The nerve circuits that enable people to walk first appeared more than 400 million years ago in fish whose descendants still walk the seafloor on their fins. This is the finding of a study led by researchers from NYU School of Medicine and published online in the journal Cell.
Past research had revealed that the fish species little skate (Leucoraja erinacea) displays alternating, left-right, two-limbed motion with its pelvic fins similar to that used by land animals. The new study shows that skate — which are related to rays and sharks — use paired muscle groups, genetic regulatory proteins, and spinal cord nerve circuits similar to those used by humans to coordinate bipedal walking-like locomotion.
Jeremy Dasen, an associate professor at the NYU School of Medicine (Department of Neuroscience and Physiology, New York, US) comments, “Our study suggests that the neural circuits that control walking were established, not as our ancestors first crawled onto land as once thought, but instead long before in primitive fish.”

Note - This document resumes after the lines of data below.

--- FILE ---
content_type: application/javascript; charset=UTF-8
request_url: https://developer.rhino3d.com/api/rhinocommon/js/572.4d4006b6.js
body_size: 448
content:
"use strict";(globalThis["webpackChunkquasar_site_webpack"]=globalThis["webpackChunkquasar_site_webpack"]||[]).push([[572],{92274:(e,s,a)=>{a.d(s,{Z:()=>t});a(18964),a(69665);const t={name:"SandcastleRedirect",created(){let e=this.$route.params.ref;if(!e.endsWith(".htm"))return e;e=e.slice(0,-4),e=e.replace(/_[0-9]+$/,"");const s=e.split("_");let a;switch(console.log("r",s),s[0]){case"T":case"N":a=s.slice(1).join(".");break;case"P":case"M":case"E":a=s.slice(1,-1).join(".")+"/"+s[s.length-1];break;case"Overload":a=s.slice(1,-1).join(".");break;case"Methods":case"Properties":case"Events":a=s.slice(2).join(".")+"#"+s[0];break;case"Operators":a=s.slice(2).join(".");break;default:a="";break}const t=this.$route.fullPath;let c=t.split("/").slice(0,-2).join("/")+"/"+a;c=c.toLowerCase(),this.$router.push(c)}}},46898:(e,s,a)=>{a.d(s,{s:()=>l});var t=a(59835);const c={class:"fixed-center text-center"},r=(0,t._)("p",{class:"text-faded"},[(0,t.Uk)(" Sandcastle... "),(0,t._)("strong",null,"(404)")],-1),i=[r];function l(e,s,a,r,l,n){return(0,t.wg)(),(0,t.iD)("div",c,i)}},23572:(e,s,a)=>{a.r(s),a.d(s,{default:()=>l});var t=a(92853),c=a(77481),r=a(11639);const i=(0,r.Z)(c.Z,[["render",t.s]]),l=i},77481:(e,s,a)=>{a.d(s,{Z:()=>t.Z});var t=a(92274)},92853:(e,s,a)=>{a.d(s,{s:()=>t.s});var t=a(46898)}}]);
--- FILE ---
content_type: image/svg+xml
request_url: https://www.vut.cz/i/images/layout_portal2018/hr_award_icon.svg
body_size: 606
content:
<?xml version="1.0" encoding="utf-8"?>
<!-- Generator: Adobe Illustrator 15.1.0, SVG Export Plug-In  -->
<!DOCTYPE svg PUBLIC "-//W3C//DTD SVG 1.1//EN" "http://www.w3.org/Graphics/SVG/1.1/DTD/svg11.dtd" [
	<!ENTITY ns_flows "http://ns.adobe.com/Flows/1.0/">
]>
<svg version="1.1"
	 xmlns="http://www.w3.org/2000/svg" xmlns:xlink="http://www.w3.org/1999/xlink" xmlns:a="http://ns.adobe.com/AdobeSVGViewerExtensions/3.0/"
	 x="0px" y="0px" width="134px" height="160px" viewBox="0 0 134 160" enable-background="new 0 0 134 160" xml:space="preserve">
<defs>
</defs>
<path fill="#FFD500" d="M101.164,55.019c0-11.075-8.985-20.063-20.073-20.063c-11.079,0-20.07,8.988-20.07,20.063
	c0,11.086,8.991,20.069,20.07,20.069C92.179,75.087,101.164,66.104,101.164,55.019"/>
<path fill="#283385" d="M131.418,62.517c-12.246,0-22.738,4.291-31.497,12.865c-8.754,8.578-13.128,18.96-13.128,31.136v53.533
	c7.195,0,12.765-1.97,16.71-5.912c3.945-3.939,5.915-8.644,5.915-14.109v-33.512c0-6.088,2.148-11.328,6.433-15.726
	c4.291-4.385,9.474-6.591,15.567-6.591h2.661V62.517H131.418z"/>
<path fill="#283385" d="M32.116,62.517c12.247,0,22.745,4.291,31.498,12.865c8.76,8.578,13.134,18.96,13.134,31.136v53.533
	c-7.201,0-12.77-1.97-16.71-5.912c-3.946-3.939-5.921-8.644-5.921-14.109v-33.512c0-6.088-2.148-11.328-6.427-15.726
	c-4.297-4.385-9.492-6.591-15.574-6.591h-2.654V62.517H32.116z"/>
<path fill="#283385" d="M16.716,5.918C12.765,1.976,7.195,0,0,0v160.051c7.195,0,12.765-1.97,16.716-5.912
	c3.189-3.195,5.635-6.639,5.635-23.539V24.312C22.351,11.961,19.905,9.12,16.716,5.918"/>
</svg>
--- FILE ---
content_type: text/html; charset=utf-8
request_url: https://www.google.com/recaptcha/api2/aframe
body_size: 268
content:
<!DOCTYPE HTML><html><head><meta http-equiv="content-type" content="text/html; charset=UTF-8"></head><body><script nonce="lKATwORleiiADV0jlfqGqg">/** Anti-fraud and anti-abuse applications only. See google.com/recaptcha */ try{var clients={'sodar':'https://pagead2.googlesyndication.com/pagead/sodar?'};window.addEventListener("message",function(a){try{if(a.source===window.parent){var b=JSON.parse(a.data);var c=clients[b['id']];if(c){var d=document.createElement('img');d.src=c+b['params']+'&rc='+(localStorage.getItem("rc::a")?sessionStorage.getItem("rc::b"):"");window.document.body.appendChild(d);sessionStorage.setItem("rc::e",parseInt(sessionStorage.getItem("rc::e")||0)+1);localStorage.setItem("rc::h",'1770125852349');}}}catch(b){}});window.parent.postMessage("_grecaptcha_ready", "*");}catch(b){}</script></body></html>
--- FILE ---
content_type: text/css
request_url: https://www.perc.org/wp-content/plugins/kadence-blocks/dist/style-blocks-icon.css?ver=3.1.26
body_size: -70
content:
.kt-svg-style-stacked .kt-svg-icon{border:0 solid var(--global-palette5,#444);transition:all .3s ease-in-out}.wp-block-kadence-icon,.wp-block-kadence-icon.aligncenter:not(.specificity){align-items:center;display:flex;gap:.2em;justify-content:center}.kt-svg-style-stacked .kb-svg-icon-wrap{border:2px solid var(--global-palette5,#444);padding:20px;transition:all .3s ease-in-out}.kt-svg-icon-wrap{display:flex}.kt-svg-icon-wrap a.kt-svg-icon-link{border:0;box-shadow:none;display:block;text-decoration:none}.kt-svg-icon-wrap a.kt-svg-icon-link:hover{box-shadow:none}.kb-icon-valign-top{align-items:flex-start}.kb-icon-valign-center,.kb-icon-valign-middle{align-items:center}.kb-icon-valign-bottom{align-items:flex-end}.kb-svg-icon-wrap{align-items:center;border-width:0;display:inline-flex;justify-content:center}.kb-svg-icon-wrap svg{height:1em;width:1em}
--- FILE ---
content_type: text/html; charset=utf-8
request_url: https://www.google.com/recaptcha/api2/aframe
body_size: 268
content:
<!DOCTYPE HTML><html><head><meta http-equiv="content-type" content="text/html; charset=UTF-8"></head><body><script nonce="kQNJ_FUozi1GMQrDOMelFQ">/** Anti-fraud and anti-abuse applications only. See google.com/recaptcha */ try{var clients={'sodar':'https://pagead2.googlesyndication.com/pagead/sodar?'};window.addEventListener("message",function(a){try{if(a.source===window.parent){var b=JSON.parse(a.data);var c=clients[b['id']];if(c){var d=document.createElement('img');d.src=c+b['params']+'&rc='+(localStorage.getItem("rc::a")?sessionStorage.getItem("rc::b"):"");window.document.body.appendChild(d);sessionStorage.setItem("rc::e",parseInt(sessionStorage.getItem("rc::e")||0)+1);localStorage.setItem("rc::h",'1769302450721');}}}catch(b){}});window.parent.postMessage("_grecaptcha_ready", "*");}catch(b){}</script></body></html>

“Given that that skates use many of the same neural circuits that we do to walk, but with six muscles instead of the hundreds we use, the fish provide a simple model to study how the circuits that enable walking are assembled. Until we understand how spine-limb nerve connections are wired, we can’t expect to reverse spinal cord damage and paralysis.”
For the current study, researchers studied skate embryos because the circuits that control walking in skates and humans are formed during gestation. The researchers found that walking in both species is enabled by central pattern generators (CPGs). Embedded in the spinal cord, such neural networks connect to neurons targeting limbs to enable rhythmic muscle movements like the flapping of insect wings or the running motion of human legs. The study found that skate and humans employ similar CPGs to control flexor and extensor muscles that cooperate to bend and straighten appendages.
Along with anatomical features and nerve circuitry, experiments showed that skate and mammals both use HOX and FOXP, protein groups that act as genetic switches, turning genes on or off as they control the formation of motor neuronal networks.
In addition, humans and skate use similar mechanisms to guide nerve cells as they wire from the spinal cord into limb muscle cells. Based on genetic maps of innervation, both species, for instance, use dorsal neurons in the spinal CPG to control dorsal limb muscles. They also use the same proteins (for example ephrins) on the axons to connect to the right limb nerves.
Dasen explains: “The fact that our arms and legs function differently and independently is largely depending on the signaling of HOX genes.” The HOX-controlled genetic programs that humans use to move their arms and legs differently also enable the differences between pectoral forelimb and pelvic hindlimb neural circuits in skate, further validating the model.
Along with Dasen, authors of the study were: Heekyung Jung and Myungin Baek (NYU School of Medicine); Kristen D’Elia and David Schoppik (NYU Neuroscience Institute); Stuart Brown (NYU Center for Health Informatics and Bioinformatics ); Adriana Heguy (Genome Technology Center); Catherine Boisvert and Peter Currie (Australian Regenerative Medicine Institute, Monash University, Victoria, Australia); and Boon-Hui Ta and Byrappa Venkatesh (Institute of Molecular and Cell Biology, Agency for Science, Technology and Research, Biopolis, Singapore).